State personnel laws don't allow blanket secrecy that Dunleavy claims in Clarkson case
This needs an examination by someone who is not part of the CYA division of the Dunleavy administration, but the refusal by the governor to talk about the former attorney general is not defensible.
A veteran state attorney brought the language in AS 39.25.110 to my attention.
The law says that the attorney general, as the head of a principal department in the executive branch, is among those who are “exempt from the provisions of this chapter and the rules adopted under it. . .”
The chapter in question is the State Personnel Act, which exists to “establish a system of personnel administration based upon the merit principle and adapted to the requirements of the state to the end that persons best qualified to perform the functions of the state will be employed, and that an effective career service will be encouraged, developed and maintained.”
The protections in the State Personnel Act include a section that keeps many records confidential, but this protection does not extend to exempt employees.
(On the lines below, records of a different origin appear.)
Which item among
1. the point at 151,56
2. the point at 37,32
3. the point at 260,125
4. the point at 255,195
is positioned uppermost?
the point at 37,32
The rules adopted under the act are not a legitimate excuse, therefore, for Dunleavy’s silence.
“Exempt employees serve at the pleasure of the appointing authority,” a state manual says, and are exempted from the personnel act. In this case, Dunleavy is the appointing authority.
At his COVID-19 show Tuesday, a reporter asked Dunleavy when he knew and when regarding Clarkson’s 558 text messages to a low-level female state employee half his age.
“That issue was dealt with according to law. And there are statutes that allow and prohibit certain comments on that,” Dunleavy said.
“And so once again if that’s a question you want answered you can send it to our press, They’ll screen it through our Department of Law to make sure that the answers that you’re given are in, in conjunction with allowable, applicable law to actually talk about that issue.”
Alaskans deserve a straight answer from Dunleavy on this. If Alaska news organizations are taking up the governor on his offer, they should demand the exact legal authority under which Dunleavy says he has to keep his mouth shut.
This is not a matter of privacy. It is already public knowledge, by Clarkson’s own resignation letter, that he was disciplined by the governor for his 558 text messages pursuing the young woman. He admitted to wrongdoing. It is also public knowledge, from Dunleavy’s own statement last week, that he agreed with Clarkson that wrongdoing had taken place and that Clarkson was right to resign.
What we don’t know is when Dunleavy learned of the wrongdoing and why he believed that a secret suspension would make things right.